▶ Problem details
Arrange everything from the line containing "What is the distance dividing" down to the end of the listing as a Markdown table with the columns Row and Listing line, giving one row per line and skipping blank lines. Leave the pictures out of the table.

---- Material

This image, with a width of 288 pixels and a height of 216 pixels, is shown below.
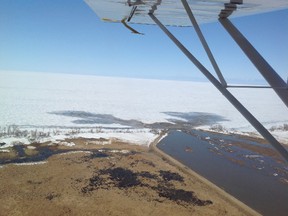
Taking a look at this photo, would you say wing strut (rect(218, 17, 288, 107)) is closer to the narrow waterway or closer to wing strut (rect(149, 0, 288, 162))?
wing strut (rect(149, 0, 288, 162))

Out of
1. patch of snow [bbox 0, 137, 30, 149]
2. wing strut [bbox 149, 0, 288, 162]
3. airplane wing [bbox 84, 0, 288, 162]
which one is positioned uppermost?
airplane wing [bbox 84, 0, 288, 162]

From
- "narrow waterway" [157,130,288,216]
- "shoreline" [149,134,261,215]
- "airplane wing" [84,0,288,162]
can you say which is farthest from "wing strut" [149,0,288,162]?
"narrow waterway" [157,130,288,216]

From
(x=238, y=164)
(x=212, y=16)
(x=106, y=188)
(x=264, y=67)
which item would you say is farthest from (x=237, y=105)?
(x=238, y=164)

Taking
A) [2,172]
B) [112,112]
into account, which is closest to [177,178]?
[2,172]

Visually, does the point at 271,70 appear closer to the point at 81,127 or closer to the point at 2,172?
the point at 2,172

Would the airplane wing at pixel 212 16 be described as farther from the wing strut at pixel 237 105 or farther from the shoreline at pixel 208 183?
the shoreline at pixel 208 183
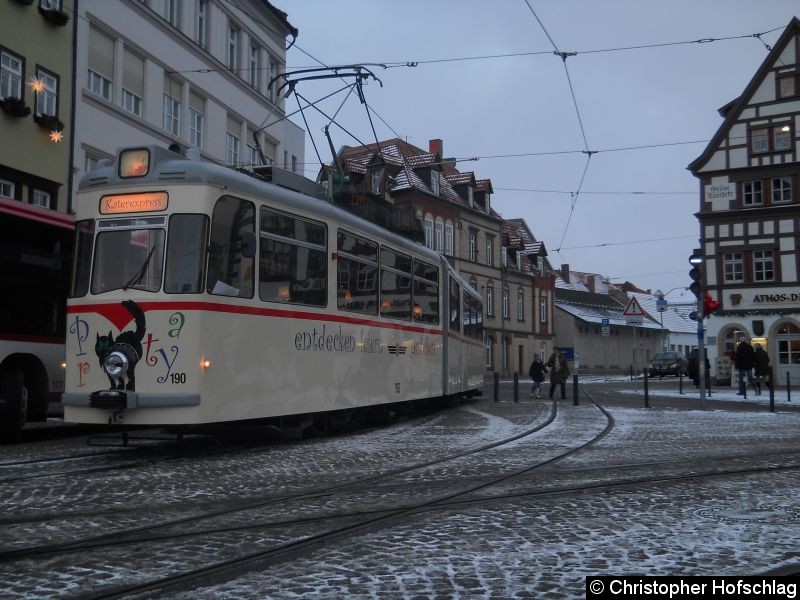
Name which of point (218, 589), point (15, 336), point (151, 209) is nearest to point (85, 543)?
point (218, 589)

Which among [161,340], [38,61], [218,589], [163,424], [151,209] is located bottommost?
[218,589]

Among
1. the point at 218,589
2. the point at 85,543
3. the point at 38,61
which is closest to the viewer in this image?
the point at 218,589

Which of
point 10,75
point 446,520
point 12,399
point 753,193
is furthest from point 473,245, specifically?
point 446,520

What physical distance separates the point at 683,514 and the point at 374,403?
7279 millimetres

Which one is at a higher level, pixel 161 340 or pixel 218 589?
pixel 161 340

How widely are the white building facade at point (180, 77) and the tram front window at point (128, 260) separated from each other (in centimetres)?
792

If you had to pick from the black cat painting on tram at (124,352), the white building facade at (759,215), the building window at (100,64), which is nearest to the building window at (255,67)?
the building window at (100,64)

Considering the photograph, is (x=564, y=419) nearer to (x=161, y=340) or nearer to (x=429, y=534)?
(x=161, y=340)

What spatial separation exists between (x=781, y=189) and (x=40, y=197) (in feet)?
101

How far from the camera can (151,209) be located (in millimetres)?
9602

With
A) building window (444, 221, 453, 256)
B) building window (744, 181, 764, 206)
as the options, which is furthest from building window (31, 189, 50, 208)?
building window (444, 221, 453, 256)

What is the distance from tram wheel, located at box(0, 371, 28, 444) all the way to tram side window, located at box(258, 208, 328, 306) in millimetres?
3667

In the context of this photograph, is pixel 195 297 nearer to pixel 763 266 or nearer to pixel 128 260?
pixel 128 260

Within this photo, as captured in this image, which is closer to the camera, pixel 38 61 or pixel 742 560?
pixel 742 560
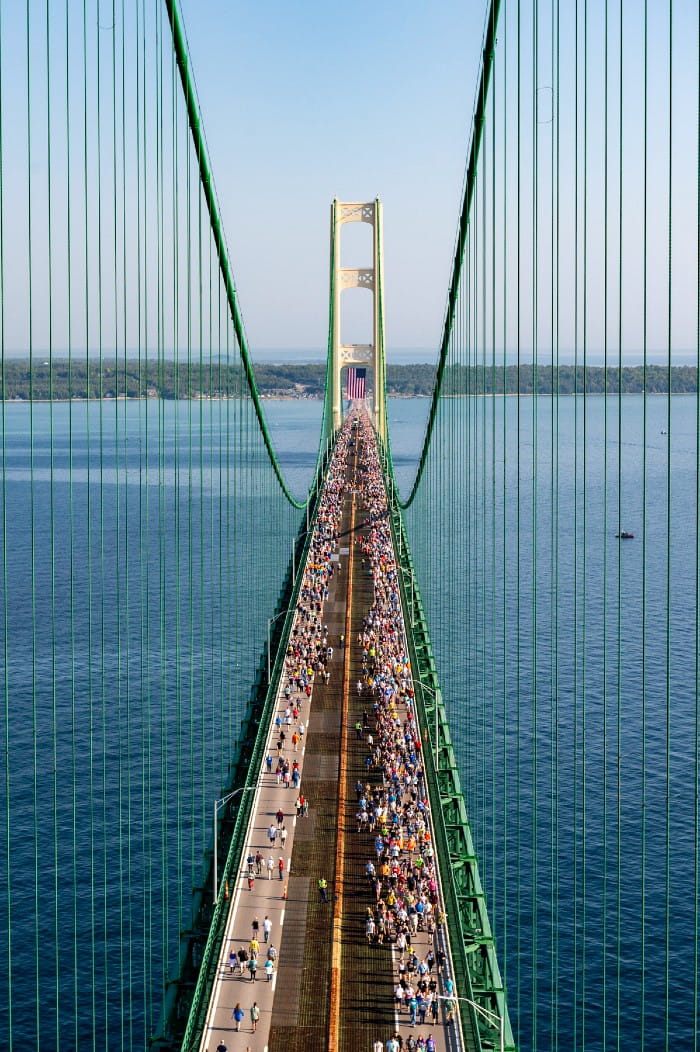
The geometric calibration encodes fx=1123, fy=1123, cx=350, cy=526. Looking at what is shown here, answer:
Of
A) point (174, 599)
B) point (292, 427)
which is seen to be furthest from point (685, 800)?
point (292, 427)

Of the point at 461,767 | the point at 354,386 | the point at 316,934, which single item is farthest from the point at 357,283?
the point at 316,934

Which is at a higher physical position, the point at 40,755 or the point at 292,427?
the point at 292,427

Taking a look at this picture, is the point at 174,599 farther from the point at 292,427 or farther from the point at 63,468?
the point at 292,427

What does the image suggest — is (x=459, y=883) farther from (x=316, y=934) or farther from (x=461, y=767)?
(x=461, y=767)

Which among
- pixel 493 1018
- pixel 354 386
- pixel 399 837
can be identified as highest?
pixel 354 386

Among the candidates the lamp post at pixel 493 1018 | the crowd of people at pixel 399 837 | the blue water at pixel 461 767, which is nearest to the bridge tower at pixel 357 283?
the blue water at pixel 461 767

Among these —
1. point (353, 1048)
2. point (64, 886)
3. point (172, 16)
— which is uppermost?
point (172, 16)

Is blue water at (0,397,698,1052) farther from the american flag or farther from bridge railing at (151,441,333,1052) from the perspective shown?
the american flag
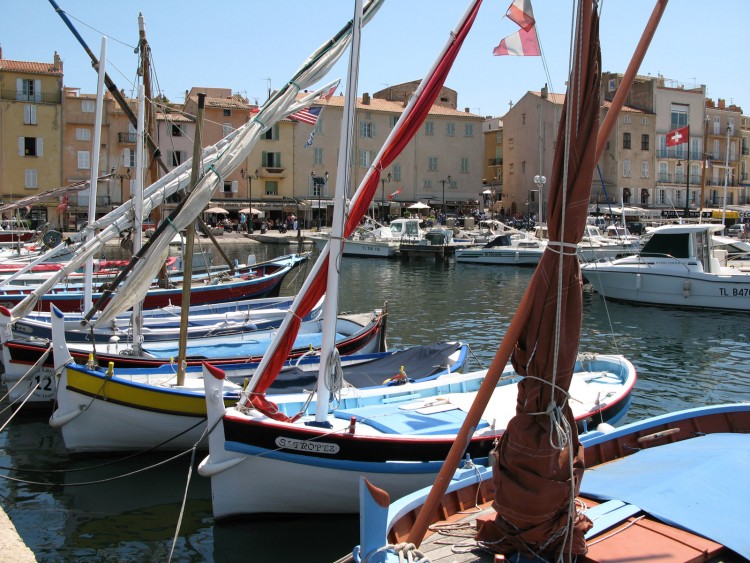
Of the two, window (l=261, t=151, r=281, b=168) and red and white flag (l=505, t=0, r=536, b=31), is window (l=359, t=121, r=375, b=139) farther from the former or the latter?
red and white flag (l=505, t=0, r=536, b=31)

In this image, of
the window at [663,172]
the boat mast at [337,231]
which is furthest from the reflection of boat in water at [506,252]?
the boat mast at [337,231]

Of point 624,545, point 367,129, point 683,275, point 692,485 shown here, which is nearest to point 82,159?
point 367,129

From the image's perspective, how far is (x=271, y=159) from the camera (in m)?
76.6

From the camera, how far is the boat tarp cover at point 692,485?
654 centimetres

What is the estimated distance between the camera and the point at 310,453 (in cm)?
959

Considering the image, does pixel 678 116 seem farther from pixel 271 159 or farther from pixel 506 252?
pixel 271 159

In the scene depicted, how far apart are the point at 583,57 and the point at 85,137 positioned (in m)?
75.3

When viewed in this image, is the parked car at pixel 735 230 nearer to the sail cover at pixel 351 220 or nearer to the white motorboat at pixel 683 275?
the white motorboat at pixel 683 275

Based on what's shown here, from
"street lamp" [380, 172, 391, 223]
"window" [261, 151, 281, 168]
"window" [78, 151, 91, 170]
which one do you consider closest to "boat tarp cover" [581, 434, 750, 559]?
"street lamp" [380, 172, 391, 223]

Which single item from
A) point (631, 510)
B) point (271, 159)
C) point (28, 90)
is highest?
point (28, 90)

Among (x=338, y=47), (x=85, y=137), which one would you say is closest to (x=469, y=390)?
(x=338, y=47)

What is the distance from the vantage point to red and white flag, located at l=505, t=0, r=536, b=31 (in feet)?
26.6

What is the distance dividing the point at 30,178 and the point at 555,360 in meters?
73.8

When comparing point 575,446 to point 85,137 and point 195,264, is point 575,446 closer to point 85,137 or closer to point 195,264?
point 195,264
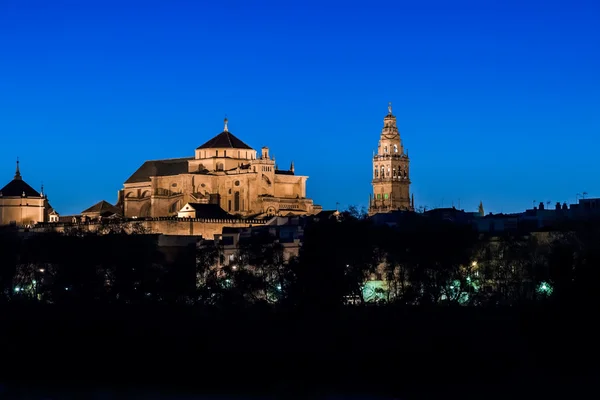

--------

▶ Reply
| Row | Listing line |
|---|---|
| 1 | What is the distance dividing the point at 30,178 and the point at 555,360 in meters? |
| 2 | 73.8 |
| 3 | When comparing point 575,446 to point 85,137 and point 195,264, is point 575,446 closer to point 85,137 or closer to point 195,264? |
| 4 | point 195,264 |